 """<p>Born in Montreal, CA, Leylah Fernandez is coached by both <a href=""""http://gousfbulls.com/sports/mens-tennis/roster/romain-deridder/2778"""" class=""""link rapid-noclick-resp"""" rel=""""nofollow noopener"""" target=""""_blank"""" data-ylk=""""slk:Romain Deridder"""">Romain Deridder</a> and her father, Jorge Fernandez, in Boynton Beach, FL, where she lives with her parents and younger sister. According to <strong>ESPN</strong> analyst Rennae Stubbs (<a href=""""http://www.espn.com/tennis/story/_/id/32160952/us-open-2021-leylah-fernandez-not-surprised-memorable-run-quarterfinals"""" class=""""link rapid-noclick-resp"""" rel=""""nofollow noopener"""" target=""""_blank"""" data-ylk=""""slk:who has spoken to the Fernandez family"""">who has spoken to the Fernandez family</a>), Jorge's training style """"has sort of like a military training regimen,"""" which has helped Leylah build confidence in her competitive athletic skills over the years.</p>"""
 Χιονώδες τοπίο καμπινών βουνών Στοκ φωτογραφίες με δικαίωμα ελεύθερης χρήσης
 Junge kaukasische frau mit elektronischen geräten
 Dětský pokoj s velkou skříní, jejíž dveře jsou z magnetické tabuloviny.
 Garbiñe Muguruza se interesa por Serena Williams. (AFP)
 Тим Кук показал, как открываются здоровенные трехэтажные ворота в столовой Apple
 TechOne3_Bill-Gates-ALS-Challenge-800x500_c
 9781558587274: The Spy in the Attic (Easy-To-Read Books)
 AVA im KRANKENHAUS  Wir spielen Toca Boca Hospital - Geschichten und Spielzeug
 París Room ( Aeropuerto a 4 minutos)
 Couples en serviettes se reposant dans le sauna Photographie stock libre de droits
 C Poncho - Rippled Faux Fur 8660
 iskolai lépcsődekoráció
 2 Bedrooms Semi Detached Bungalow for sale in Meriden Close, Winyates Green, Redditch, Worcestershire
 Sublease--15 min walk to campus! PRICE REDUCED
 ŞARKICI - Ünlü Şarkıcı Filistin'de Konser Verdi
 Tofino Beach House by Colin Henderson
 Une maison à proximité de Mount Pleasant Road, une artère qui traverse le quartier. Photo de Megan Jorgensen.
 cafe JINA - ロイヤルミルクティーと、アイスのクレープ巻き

--- --- ---

DESCRIPTION OF THE TASK:
Your reply should match the data above exactly, line for line.

SOLUTION TO THIS PROBLEM:
 """<p>Born in Montreal, CA, Leylah Fernandez is coached by both <a href=""""http://gousfbulls.com/sports/mens-tennis/roster/romain-deridder/2778"""" class=""""link rapid-noclick-resp"""" rel=""""nofollow noopener"""" target=""""_blank"""" data-ylk=""""slk:Romain Deridder"""">Romain Deridder</a> and her father, Jorge Fernandez, in Boynton Beach, FL, where she lives with her parents and younger sister. According to <strong>ESPN</strong> analyst Rennae Stubbs (<a href=""""http://www.espn.com/tennis/story/_/id/32160952/us-open-2021-leylah-fernandez-not-surprised-memorable-run-quarterfinals"""" class=""""link rapid-noclick-resp"""" rel=""""nofollow noopener"""" target=""""_blank"""" data-ylk=""""slk:who has spoken to the Fernandez family"""">who has spoken to the Fernandez family</a>), Jorge's training style """"has sort of like a military training regimen,"""" which has helped Leylah build confidence in her competitive athletic skills over the years.</p>"""
 Χιονώδες τοπίο καμπινών βουνών Στοκ φωτογραφίες με δικαίωμα ελεύθερης χρήσης
 Junge kaukasische frau mit elektronischen geräten
 Dětský pokoj s velkou skříní, jejíž dveře jsou z magnetické tabuloviny.
 Garbiñe Muguruza se interesa por Serena Williams. (AFP)
 Тим Кук показал, как открываются здоровенные трехэтажные ворота в столовой Apple
 TechOne3_Bill-Gates-ALS-Challenge-800x500_c
 9781558587274: The Spy in the Attic (Easy-To-Read Books)
 AVA im KRANKENHAUS  Wir spielen Toca Boca Hospital - Geschichten und Spielzeug
 París Room ( Aeropuerto a 4 minutos)
 Couples en serviettes se reposant dans le sauna Photographie stock libre de droits
 C Poncho - Rippled Faux Fur 8660
 iskolai lépcsődekoráció
 2 Bedrooms Semi Detached Bungalow for sale in Meriden Close, Winyates Green, Redditch, Worcestershire
 Sublease--15 min walk to campus! PRICE REDUCED
 ŞARKICI - Ünlü Şarkıcı Filistin'de Konser Verdi
 Tofino Beach House by Colin Henderson
 Une maison à proximité de Mount Pleasant Road, une artère qui traverse le quartier. Photo de Megan Jorgensen.
 cafe JINA - ロイヤルミルクティーと、アイスのクレープ巻き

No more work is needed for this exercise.